Source extract —
-=-=-=-=-
With the Super Bowl just three days away, New England Patriots owner Robert Kraft says he's open to giving Tom Brady a contract extension. Let's see, the guy's brought you to three straight Super Bowls, and you currently have no back-up, so, yeah, that seems like an easy choice.  The real question may be if the two sides can agree on the length of a new deal.  Brady will be 42 years old when his current contract expires, and he's said many times that he wants to play until he's 45.  Will the team agree to those three years?  Ahh, we'll start worrying about this in four days.

NFL Commissioner Roger Goodell finally had his Super Bowl press conference on Wednesday and said a whole lot of nothing as usual.  It's no accident that Goodell has been MIA with the media this year.  Nothing positive ever happens for the league when he speaks.  His job is to grow the nearly $20 billion annual revenue pie for the owners and not let anything get in the way of that.
-=-=-=-=-
Actions to take —
(1) Echo the NFL passage word for word, in full.
(2) Duplicate the stretch of the records from the line containing "How large a" through the end of the records, exactly as it appears.
-=-=-=-=-
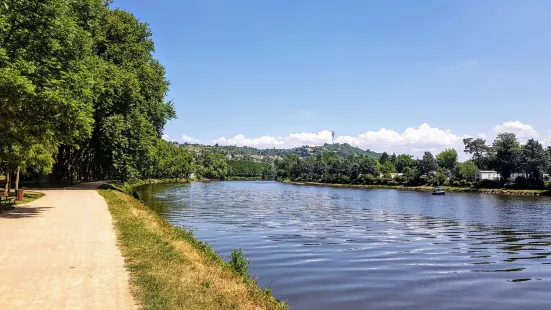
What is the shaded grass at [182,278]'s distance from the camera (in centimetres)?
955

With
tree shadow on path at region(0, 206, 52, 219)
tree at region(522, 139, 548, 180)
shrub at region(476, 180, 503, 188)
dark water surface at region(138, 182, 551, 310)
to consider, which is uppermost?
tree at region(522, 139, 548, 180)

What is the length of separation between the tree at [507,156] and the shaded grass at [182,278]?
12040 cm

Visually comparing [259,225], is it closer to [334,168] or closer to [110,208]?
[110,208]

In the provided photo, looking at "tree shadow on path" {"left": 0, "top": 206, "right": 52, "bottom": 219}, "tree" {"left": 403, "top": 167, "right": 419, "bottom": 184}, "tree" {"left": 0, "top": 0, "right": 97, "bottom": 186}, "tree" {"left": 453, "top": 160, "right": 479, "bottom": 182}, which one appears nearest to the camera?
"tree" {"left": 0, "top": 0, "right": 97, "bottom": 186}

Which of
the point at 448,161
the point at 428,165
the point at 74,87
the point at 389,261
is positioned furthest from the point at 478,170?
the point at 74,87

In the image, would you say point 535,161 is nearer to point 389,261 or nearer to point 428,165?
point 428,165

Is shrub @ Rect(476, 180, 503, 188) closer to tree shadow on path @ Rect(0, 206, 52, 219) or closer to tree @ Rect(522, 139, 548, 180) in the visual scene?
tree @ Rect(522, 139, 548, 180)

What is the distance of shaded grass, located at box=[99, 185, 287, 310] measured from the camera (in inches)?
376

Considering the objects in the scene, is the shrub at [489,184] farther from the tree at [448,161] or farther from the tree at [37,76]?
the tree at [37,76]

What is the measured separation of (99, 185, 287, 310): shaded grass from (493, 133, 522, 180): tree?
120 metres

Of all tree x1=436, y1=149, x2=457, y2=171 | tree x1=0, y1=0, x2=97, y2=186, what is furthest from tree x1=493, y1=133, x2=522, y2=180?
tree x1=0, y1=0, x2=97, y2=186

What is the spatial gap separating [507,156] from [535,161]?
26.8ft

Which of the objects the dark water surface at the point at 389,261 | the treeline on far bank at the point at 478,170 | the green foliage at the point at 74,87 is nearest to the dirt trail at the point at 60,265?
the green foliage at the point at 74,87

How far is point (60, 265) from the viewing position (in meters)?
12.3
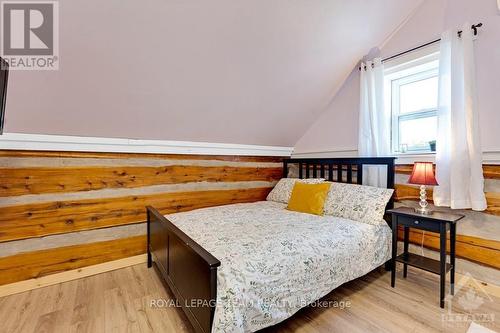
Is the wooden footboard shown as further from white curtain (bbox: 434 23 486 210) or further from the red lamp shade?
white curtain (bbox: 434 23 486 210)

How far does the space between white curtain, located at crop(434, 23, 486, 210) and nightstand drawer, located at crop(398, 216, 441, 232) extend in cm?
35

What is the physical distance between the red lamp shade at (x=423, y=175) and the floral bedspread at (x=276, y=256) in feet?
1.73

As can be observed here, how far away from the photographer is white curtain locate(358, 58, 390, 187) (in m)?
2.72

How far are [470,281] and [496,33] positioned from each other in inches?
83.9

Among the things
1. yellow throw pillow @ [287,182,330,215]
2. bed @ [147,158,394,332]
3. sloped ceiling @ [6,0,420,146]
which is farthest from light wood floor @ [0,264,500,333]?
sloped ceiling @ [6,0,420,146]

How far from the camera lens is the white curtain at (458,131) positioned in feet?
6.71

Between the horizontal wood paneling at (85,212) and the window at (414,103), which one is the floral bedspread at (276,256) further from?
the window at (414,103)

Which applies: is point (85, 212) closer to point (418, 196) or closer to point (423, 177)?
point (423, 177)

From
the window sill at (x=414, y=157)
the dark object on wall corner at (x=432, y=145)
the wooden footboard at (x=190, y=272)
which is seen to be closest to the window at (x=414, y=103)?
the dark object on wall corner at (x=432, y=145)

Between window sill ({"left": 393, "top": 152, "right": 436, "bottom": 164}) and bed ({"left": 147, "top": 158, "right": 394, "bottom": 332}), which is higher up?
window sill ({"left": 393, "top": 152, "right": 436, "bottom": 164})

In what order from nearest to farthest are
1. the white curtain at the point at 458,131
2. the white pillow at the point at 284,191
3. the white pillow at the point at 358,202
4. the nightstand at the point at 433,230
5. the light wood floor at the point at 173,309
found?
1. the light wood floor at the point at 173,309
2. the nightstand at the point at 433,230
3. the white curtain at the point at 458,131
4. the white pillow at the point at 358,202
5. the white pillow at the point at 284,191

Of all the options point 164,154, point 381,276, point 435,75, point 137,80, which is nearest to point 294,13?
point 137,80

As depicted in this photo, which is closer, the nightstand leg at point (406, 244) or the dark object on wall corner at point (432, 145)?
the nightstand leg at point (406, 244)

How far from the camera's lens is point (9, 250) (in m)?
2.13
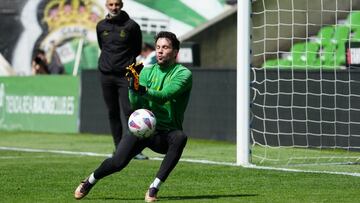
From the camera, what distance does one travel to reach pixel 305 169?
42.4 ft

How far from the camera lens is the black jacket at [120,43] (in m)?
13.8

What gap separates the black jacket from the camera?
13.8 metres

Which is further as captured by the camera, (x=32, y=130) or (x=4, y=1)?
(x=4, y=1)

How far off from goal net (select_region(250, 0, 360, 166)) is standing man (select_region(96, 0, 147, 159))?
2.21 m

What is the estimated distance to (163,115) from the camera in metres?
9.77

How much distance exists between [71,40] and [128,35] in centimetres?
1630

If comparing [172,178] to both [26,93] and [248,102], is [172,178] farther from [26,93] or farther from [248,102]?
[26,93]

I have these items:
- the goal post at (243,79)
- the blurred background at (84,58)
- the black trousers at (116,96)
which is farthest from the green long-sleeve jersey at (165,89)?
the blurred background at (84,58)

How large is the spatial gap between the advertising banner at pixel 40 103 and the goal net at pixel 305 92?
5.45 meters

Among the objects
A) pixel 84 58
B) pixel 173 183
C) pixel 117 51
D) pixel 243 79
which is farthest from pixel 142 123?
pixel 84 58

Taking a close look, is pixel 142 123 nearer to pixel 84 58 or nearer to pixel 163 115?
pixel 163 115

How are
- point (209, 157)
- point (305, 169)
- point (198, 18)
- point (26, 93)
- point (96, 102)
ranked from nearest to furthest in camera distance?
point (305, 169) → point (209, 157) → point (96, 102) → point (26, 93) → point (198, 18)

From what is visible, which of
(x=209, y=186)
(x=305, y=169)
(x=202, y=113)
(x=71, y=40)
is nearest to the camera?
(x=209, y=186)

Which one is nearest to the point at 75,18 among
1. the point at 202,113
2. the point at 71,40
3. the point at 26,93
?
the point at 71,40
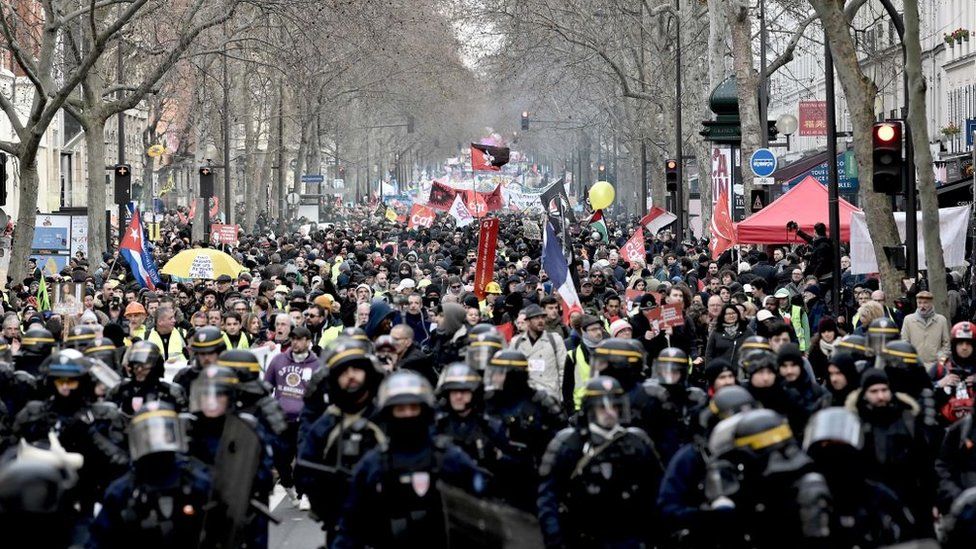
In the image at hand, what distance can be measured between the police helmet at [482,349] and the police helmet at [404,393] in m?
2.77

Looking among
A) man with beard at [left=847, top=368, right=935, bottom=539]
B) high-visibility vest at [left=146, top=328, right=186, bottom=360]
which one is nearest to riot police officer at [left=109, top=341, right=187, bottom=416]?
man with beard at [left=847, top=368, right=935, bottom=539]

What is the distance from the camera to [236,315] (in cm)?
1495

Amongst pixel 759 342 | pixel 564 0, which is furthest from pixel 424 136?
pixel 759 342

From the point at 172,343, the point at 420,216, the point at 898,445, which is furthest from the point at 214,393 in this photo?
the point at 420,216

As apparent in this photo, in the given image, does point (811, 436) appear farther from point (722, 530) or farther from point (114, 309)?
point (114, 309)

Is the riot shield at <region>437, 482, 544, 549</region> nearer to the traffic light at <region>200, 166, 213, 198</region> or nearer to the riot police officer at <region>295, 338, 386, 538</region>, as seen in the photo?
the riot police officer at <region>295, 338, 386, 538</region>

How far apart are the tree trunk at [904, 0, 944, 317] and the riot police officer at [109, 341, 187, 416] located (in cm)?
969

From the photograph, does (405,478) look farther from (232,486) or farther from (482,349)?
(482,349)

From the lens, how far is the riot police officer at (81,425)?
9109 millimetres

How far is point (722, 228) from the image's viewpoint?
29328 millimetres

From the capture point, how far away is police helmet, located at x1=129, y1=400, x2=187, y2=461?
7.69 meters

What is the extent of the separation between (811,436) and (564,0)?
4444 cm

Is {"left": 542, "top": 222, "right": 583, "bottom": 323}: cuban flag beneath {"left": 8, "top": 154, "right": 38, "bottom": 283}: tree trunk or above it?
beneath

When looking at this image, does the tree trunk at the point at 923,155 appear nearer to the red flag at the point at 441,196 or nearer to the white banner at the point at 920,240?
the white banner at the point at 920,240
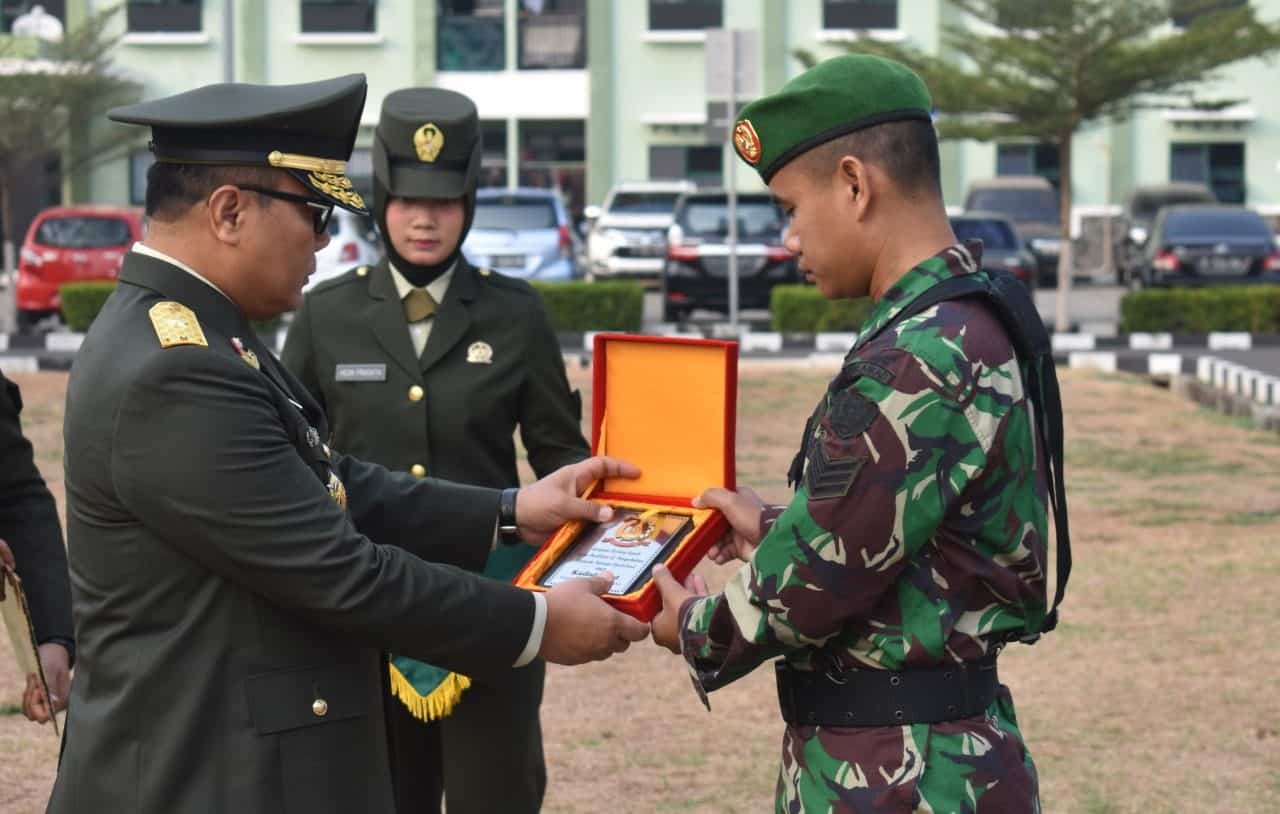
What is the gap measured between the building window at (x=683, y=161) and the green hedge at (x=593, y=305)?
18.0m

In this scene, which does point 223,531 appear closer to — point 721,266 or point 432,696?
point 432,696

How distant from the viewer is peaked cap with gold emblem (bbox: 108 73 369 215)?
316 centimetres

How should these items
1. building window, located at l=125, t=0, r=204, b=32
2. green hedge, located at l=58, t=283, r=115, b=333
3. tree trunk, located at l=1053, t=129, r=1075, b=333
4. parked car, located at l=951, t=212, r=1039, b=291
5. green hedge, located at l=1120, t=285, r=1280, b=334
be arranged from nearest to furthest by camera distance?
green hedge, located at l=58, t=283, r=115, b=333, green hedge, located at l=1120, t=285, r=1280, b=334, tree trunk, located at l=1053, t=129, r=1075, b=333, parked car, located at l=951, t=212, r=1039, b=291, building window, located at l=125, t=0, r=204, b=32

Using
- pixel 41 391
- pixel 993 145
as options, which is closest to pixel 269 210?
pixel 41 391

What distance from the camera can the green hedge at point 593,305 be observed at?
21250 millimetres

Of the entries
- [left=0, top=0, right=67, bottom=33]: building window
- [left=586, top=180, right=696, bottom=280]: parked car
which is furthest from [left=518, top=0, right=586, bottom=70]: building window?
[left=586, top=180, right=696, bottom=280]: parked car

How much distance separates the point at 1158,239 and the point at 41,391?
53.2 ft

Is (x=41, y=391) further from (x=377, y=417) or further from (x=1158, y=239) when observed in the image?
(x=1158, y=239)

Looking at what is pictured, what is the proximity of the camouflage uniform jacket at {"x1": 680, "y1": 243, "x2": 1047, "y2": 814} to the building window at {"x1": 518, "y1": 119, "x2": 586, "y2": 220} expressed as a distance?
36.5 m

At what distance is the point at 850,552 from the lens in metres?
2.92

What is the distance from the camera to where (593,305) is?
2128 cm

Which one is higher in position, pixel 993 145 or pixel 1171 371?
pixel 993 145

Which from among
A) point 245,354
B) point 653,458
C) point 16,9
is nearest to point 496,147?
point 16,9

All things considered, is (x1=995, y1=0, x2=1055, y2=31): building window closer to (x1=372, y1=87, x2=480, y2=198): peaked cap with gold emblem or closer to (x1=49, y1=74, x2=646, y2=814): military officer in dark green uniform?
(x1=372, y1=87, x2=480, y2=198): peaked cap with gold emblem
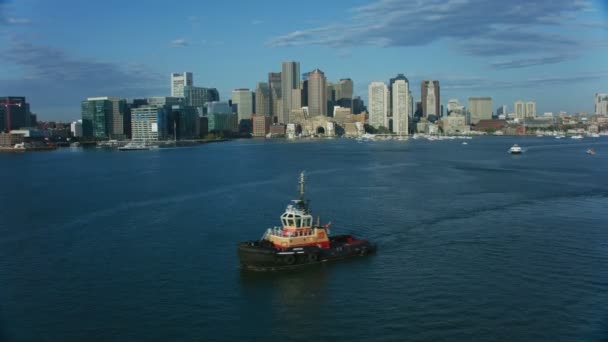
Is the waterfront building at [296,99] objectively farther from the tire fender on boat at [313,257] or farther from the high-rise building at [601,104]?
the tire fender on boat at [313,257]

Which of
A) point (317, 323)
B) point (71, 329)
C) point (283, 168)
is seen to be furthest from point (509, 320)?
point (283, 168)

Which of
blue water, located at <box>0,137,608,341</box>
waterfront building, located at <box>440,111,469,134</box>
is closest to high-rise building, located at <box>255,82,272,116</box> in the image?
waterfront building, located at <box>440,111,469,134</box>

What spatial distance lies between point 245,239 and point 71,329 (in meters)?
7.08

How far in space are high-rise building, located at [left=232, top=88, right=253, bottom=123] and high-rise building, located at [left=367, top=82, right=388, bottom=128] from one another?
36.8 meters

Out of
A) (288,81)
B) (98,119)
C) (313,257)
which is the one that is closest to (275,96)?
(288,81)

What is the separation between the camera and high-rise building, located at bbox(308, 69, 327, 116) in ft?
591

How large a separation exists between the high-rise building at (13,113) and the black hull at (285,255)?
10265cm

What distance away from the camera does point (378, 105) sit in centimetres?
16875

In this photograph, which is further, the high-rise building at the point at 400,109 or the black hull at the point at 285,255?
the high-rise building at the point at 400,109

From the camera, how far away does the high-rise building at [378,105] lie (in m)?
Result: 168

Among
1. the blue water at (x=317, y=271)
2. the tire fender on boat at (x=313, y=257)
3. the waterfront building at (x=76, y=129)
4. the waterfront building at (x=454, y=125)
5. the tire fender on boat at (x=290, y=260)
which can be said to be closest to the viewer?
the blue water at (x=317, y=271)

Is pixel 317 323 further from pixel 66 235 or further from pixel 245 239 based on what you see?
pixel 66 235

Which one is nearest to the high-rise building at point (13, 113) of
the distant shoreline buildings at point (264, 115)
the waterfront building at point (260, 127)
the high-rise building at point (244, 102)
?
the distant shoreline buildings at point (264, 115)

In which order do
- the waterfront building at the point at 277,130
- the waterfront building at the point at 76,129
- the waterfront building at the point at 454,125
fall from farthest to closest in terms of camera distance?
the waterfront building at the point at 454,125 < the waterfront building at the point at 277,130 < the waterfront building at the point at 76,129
-=-=-=-=-
Solutions —
(1)
With the Super Bowl just three days away, New England Patriots owner Robert Kraft says he's open to giving Tom Brady a contract extension. Let's see, the guy's brought you to three straight Super Bowls, and you currently have no back-up, so, yeah, that seems like an easy choice.  The real question may be if the two sides can agree on the length of a new deal.  Brady will be 42 years old when his current contract expires, and he's said many times that he wants to play until he's 45.  Will the team agree to those three years?  Ahh, we'll start worrying about this in four days.

NFL Commissioner Roger Goodell finally had his Super Bowl press conference on Wednesday and said a whole lot of nothing as usual.  It's no accident that Goodell has been MIA with the media this year.  Nothing positive ever happens for the league when he speaks.  His job is to grow the nearly $20 billion annual revenue pie for the owners and not let anything get in the way of that.

(2)
How large a separation exists between the high-rise building at (13,113) and the black hull at (285,255)?
10265cm

What distance away from the camera does point (378, 105) sit in centimetres?
16875

In this photograph, which is further, the high-rise building at the point at 400,109 or the black hull at the point at 285,255?
the high-rise building at the point at 400,109

From the camera, how far away does the high-rise building at [378,105] lie (in m)?
Result: 168

Among
1. the blue water at (x=317, y=271)
2. the tire fender on boat at (x=313, y=257)
3. the waterfront building at (x=76, y=129)
4. the waterfront building at (x=454, y=125)
5. the tire fender on boat at (x=290, y=260)
which can be said to be closest to the viewer?
the blue water at (x=317, y=271)

Is pixel 317 323 further from pixel 66 235 or further from pixel 245 239 based on what you see?
pixel 66 235

Which one is nearest to the high-rise building at point (13, 113) of
the distant shoreline buildings at point (264, 115)
the waterfront building at point (260, 127)
the high-rise building at point (244, 102)
?
the distant shoreline buildings at point (264, 115)

In which order do
- the waterfront building at the point at 277,130
- the waterfront building at the point at 76,129
- the waterfront building at the point at 454,125
fall from farthest to closest in terms of camera distance?
the waterfront building at the point at 454,125 < the waterfront building at the point at 277,130 < the waterfront building at the point at 76,129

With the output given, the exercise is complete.